> **WHAT THE TASK REQUIRES**:
Make an exact copy of all the entries below, with the pictures left out.

> **DATA EXCERPTS**:
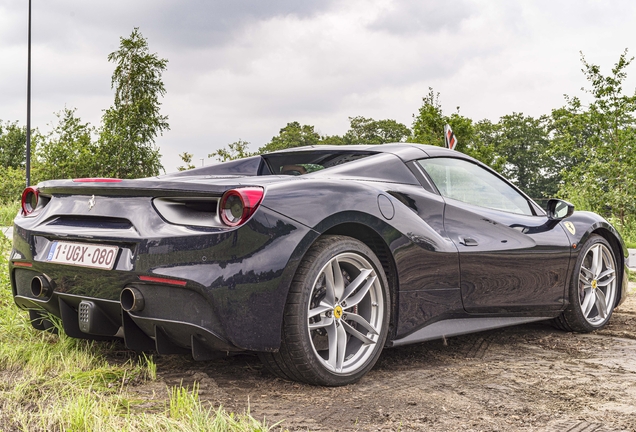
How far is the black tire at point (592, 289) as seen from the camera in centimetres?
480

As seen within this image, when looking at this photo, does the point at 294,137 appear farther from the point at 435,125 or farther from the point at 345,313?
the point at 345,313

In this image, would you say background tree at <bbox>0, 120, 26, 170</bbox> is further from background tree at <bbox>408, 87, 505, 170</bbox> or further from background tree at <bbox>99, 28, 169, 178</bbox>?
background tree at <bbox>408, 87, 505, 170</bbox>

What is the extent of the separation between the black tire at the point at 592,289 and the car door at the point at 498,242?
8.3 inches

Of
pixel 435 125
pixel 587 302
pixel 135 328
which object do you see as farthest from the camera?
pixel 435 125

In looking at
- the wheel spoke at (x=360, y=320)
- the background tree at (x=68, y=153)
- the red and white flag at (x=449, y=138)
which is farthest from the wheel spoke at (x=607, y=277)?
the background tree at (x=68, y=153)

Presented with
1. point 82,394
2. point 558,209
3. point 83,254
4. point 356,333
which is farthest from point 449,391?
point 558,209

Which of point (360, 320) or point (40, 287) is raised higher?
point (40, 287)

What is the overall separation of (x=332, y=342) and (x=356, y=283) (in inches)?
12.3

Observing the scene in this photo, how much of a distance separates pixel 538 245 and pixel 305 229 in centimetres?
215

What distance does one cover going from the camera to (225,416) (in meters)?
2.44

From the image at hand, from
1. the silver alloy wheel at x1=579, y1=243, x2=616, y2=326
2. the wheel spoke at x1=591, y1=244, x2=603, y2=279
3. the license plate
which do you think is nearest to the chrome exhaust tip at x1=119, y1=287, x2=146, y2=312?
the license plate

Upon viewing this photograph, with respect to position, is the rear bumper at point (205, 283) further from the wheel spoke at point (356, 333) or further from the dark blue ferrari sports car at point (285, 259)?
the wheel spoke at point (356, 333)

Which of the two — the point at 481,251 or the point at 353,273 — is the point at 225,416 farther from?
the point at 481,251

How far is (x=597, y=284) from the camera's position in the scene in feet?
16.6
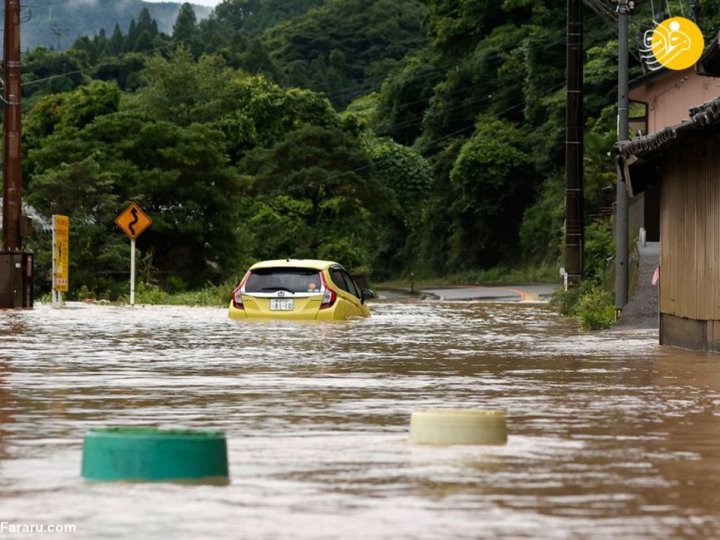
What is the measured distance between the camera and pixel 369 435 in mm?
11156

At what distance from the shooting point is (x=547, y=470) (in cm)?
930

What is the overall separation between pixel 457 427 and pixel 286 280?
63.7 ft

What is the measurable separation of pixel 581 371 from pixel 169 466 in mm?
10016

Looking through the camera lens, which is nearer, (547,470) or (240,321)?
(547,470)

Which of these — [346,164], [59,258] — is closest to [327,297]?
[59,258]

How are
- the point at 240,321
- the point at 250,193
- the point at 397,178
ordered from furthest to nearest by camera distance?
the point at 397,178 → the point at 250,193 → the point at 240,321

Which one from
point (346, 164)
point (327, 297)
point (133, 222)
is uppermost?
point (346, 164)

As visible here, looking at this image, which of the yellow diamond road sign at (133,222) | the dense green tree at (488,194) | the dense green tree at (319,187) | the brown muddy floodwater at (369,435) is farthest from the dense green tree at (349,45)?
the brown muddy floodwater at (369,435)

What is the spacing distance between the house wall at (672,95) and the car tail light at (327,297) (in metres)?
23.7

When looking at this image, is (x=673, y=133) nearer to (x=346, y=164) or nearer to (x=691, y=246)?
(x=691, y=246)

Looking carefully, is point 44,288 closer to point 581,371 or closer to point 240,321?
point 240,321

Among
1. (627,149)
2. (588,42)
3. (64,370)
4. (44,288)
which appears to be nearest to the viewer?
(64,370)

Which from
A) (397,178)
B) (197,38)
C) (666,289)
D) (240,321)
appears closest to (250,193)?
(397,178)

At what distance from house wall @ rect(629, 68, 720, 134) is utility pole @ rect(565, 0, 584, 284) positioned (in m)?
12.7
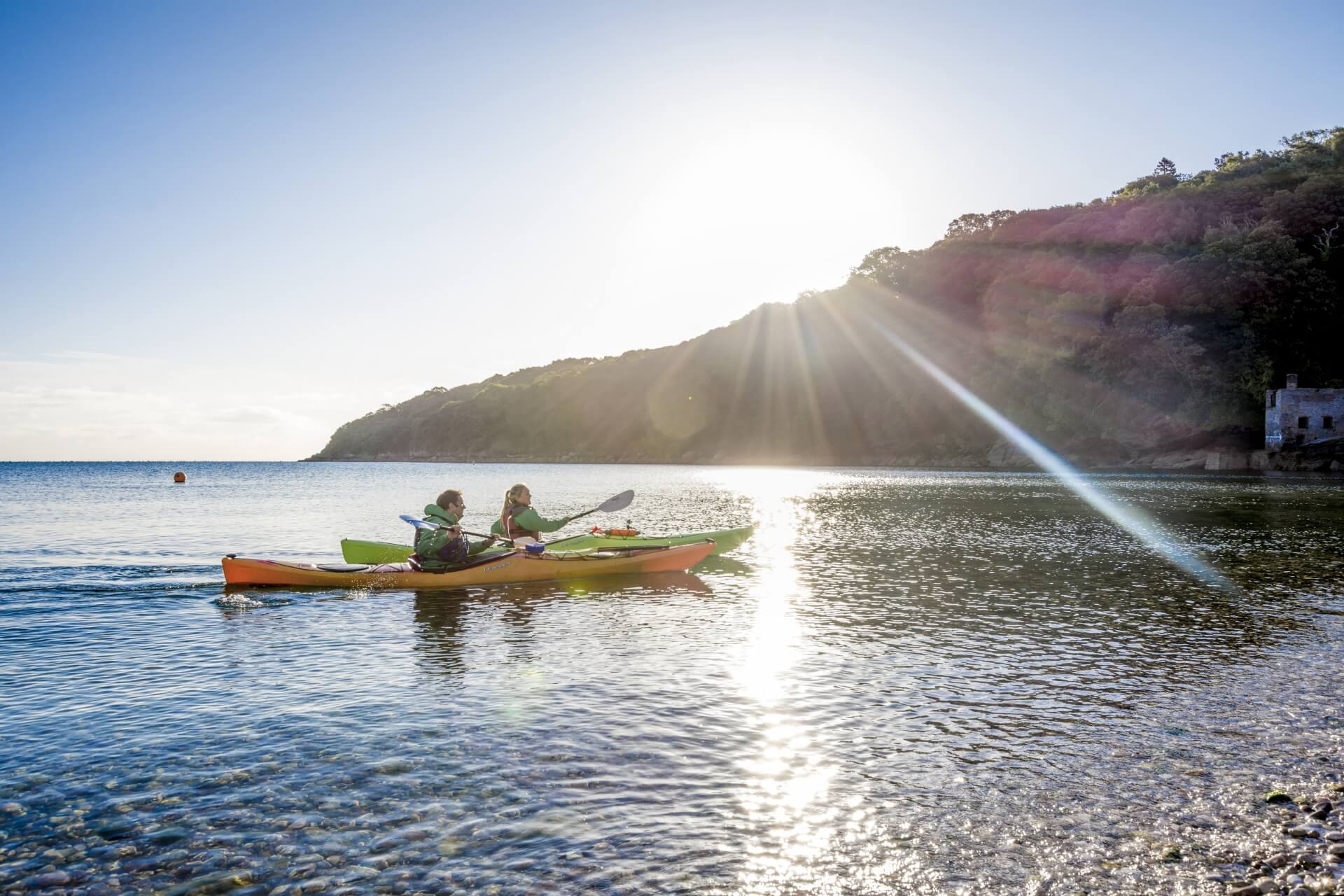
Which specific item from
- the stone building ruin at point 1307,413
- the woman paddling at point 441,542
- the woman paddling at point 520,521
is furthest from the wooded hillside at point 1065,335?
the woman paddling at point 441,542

> **COMPLETE RESPONSE**:
How far is the black tire at point (592, 289) as seen from the camera in centimetres?
480

As seen within this image, when looking at this photo, does the point at 294,137 appear farther from the point at 435,125 or farther from the point at 345,313?
the point at 345,313

In this image, would you say background tree at <bbox>0, 120, 26, 170</bbox> is further from background tree at <bbox>408, 87, 505, 170</bbox> or further from background tree at <bbox>99, 28, 169, 178</bbox>?
background tree at <bbox>408, 87, 505, 170</bbox>

What is the extent of the separation between the black tire at the point at 592,289 and the car door at the point at 498,242?
8.3 inches

Of
pixel 435 125
pixel 587 302
pixel 135 328
which object do you see as farthest from the camera?
pixel 435 125

In looking at
- the wheel spoke at (x=360, y=320)
- the background tree at (x=68, y=153)
- the red and white flag at (x=449, y=138)
which is farthest from the wheel spoke at (x=607, y=277)?
the background tree at (x=68, y=153)

Presented with
1. point 82,394
2. point 558,209
3. point 83,254
4. point 356,333
which is farthest from point 449,391?
point 558,209

Which of point (360, 320) or point (40, 287) is raised higher?
point (40, 287)

What is the overall separation of (x=332, y=342) and (x=356, y=283) (in inches)?
12.3

Observing the scene in this photo, how much of a distance separates pixel 538 245 and pixel 305 229 in centimetres?
215

What distance does one cover going from the camera to (225,416) (in meters)?
2.44

From the image at hand, from
1. the silver alloy wheel at x1=579, y1=243, x2=616, y2=326
2. the wheel spoke at x1=591, y1=244, x2=603, y2=279
3. the license plate
which do you think is nearest to the chrome exhaust tip at x1=119, y1=287, x2=146, y2=312?
the license plate

Upon viewing this photograph, with respect to position, is the rear bumper at point (205, 283) further from the wheel spoke at point (356, 333) or further from the dark blue ferrari sports car at point (285, 259)?
the wheel spoke at point (356, 333)

Which of the two — the point at 481,251 or the point at 353,273 — is the point at 225,416 farther from?
the point at 481,251

How far is (x=597, y=284) from the camera's position in the scene in feet?
16.6
What is the measured distance between the camera and pixel 369 435 in mm?
11156

At what distance from the shooting point is (x=547, y=470) (in cm)?
930

What is the overall separation between pixel 457 427 and pixel 286 280?
63.7 ft

What is the measurable separation of pixel 581 371 from pixel 169 466 in mm?
10016

Looking through the camera lens, which is nearer, (547,470) or (240,321)?
(547,470)

Which of these — [346,164], [59,258] — is closest to [327,297]?
[59,258]

How are
- the point at 240,321
- the point at 250,193
- the point at 397,178
ordered from furthest to nearest by camera distance?
the point at 397,178 → the point at 250,193 → the point at 240,321

Which one from
point (346, 164)
point (327, 297)
point (133, 222)
is uppermost?
point (346, 164)

As visible here, looking at this image, which of the yellow diamond road sign at (133,222) | the dense green tree at (488,194) | the dense green tree at (319,187) | the brown muddy floodwater at (369,435) is farthest from the dense green tree at (349,45)?
the brown muddy floodwater at (369,435)

What is the spacing distance between the house wall at (672,95) and the car tail light at (327,297) (in metres)?
23.7

When looking at this image, is (x=673, y=133) nearer to (x=346, y=164) or nearer to (x=691, y=246)?
(x=691, y=246)

Looking carefully, is point 44,288 closer to point 581,371 or closer to point 240,321?
point 240,321

Among
1. (627,149)
2. (588,42)
3. (64,370)
4. (44,288)
which appears to be nearest to the viewer?
(64,370)

Which from
A) (397,178)
B) (197,38)
C) (666,289)
D) (240,321)
appears closest to (250,193)?
(397,178)

At what distance from house wall @ rect(629, 68, 720, 134) is utility pole @ rect(565, 0, 584, 284) positioned (in m)?
12.7
Which specific item from
- the stone building ruin at point 1307,413
- the woman paddling at point 441,542
- the woman paddling at point 520,521
is furthest from the wooded hillside at point 1065,335?
the woman paddling at point 441,542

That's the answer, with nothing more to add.